Sebald (Baviera, 1944 - Reino Unido, 2001, en un accidente automovilístico) se ha dedicado a la escritura y a la enseñanza de la Literatura en Gran Bretaña, donde residió desde los 21 años. Escribió siempre en su lengua materna, el alemán y supervisó sus traducciones al inglés. En ese intento de permanencia en su lengua original parece que ya se atisba un intento de no olvidar nada de lo vivido previamente, al contrario de lo que tantos alemanes hicieron al acabar la guerra. La distancia física tal ve le proporcionó la distancia emocional para encarar la búsqueda que desarrolla en este libro. Comenzó a escribir tardíamente, a los 43 años. Se le reconoce como uno de los mejores escritores en lengua alemana de la segunda mitad del s. XX. Ha escrito ensayos y relatos breves publicados póstumamente, aunque su tarea principal ha sido la novelística pero, como se comprueba nada más iniciar la lectura del libro, con unas carácterística espeicales, en las que mezcla el estilo de la literatura de viajes, con el memorialístico o lo ensayístico, siempre en un intento de reflexionar sobre la condición humana.

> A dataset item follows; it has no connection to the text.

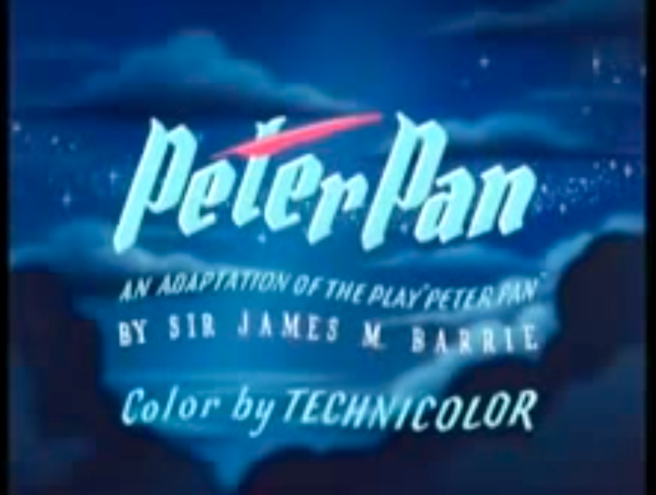 PETER PAN ORIGINAL BY WALT DISNEY- Special Analysis and Symbolism History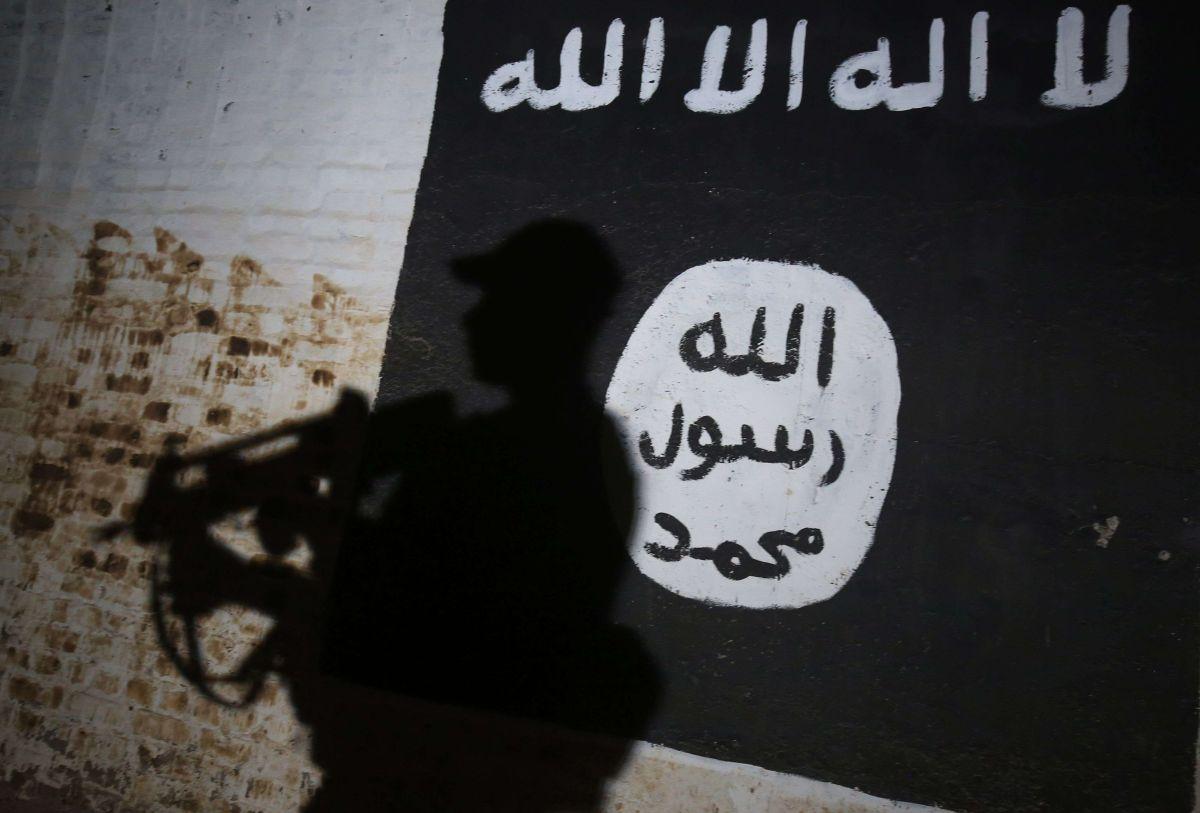 Videos de ejecuciones del Estado Islámico en red social TikTok desatan alertas de seguridad nacional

Todo el libro se desarrolla en forma de diálogo entre el narrador belga testigo de lo que cuenta el tal Austerlitz y los recuerdos que éste va desgranando; se encuentran en la estación de Amberes casualmente en 1966, y a partir de ahí se seguirán cruzando de forma más o menos aleatoria hasta el último de estos encuentros, ya buscado, en Londres, en 1996. El segundo irá contando su historia. El narrador reconoce que aquél "era el primer maestro al que podía escuchar" (pág. 37) y como él, el lector desconoce lo que se le va presentando. Ambos se necesitan, pues Austerlitz "tendría que encontrar para su histroia, que sólo en los últimos años había averiguado, un oyente como yo" (pág. 47). Este artificio exige que el narrador intercale constantemente  un "dijo Austerlitz", convertido en estilema, que acaba multiplicándose en caso de un narrador secundario "Dijo Vera, dijo Austerlitz" (pág. 158). Sabemos que Austerlitz es un experto en arquitectura, de donde se deducen las prolijas descripciones de edificios que se inician con la de la estación de Amberes. Y uno se queda entre sorprendido y confuso, sin saber adónde conducirá toda esa costrucción verbal. Él mismo sabe de "su extraña habilidad para observar" (pág. 159), que se pone de manifiesto de forma continua y hasta extremos exasperantes por momentos. Hay que esperar a mediar el libro para saber dónde nos va a llevar. No hay ni un sólo punto y aparte en toda la narración.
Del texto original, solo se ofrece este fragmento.